Based on the different names for the Fool, and instead of speaking of Type O, I and II TdM decks, we could also indicate them as the Fou type TdM (Noblet), the Fol type TdM (Rolichon, Dodal/Payen and others) and the Mat type TdM (Madenie, Conver and many others). Fou and Fol are two different spelling versions of the same word. The word Mat is derived from the Italian word for a Fool, Matto. Some significant correspondences and differences are as follows:

  • The Fool represents infinite liberty. On the deck of Jean Noblet (Type O), his naked buttocks and genitals are openly shown.  Jean Noblet had maybe still the liberty to design his trump cards. This detail does not appear on any other type I or II deck.
  • Continuing this liberty, the Conjuror, who is also called the Juggler, or on modern Tarot decks the Magician, has on the Noblet deck a  phallus symbol in his hands.
  • On the deck of Jean Noblet, the Emperor is mirrored when compared to the deck of Vievil, and oriented to the future (the right side of the card), on type I and type II decks the Emperor is oriented to the past (the left side of the card).
  • On the Death card, we see just the opposite. When looking at the deck of Jean Noblet, Death is like in the Vievil deck facing the past, on most of the other TdM decks he is facing the future. However, note that there are some exceptions, like Nicolas Rolichon (Type I) and  Jacques Rochias (Type II), where Death is facing the past.
  • Cupid is surrounded on the deck of Jean Noblet by a halo, this is less clear on the type I decks. On type II decks, he is clearly flying in front of the Sun.
  • The Hanged Man is numbered XII,  and mirrored when compared to Vievil, where he is numbered IIX. For at least one Century, almost all type I and type II decks number this card IIX because this corresponded better to the message behind the card
  • The Tower is exploding on Type O and Type I decks. On Type II decks, the Tower is struck by lightning
  • There is no bird on the Star on the Type O deck of Jean Noblet. All later Type I en II decks show a bird on the tree on the left side.
  • The Moon is facing us on the Type O and Type I decks. On Type II decks, the Sun faces to the left.
  • The Sun has wavy yellow and straight  red radians on Type O and Type II decks. On Type I decks, all radians are straight.
  • And as a main difference, the drawing styles of the three types are very different. Only based on this feature, the three types can clearly be distinguished.  All Type I cards are copies of the same deck, probably from Italian origin.
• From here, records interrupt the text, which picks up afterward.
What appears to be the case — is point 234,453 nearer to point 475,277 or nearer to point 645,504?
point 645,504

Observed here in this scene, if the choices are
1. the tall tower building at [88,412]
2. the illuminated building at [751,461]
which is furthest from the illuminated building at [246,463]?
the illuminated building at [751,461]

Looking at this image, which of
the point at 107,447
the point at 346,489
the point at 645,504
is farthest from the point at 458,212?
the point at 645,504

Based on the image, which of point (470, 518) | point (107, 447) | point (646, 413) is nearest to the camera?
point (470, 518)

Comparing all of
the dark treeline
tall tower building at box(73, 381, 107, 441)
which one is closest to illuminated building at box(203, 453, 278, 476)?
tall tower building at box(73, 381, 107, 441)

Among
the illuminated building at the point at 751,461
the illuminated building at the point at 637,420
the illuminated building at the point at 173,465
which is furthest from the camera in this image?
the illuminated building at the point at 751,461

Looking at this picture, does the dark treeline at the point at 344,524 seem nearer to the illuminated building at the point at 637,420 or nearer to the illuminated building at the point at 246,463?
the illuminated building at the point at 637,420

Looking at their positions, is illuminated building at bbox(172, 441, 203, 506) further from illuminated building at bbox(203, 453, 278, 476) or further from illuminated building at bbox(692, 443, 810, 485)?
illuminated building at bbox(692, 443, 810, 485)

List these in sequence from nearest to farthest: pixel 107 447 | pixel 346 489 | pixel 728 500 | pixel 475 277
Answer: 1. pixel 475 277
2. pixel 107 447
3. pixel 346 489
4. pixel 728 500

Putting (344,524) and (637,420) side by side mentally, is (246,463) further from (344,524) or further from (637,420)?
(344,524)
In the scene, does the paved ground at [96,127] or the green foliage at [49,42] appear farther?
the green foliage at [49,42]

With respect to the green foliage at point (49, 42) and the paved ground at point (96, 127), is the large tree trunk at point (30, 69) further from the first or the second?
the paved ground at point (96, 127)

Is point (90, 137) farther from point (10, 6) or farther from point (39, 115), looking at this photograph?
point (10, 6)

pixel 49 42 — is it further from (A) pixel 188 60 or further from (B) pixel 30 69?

The deck of Jean Noblet in contrary, is probably not a copy of an older deck, but inspired by the same original Milanese cards. In the same way as for the type I decks, all later type II decks copied the same ancestor, maybe the deck of Pierre Madenié. Differences begin to appear when a deck is copied from a copy who is copied on his turn. Details fade away or change, never to reappear again. One good example is the wings that Pierre Madenie  gave to the Lion and the  Ox on the World card, on later decks this changed in leaves.

These are not the only ones, there are many more differences. The differences enumerated here are just to show that we have effectively three different types, and not two, as stated by most Tarot experts. Next to the so-called Marseille Tarots, there developed many regional Tarots, that copied in many details the Marseille Tarot, but that changed for religious, political or other reasons some (or all) cards.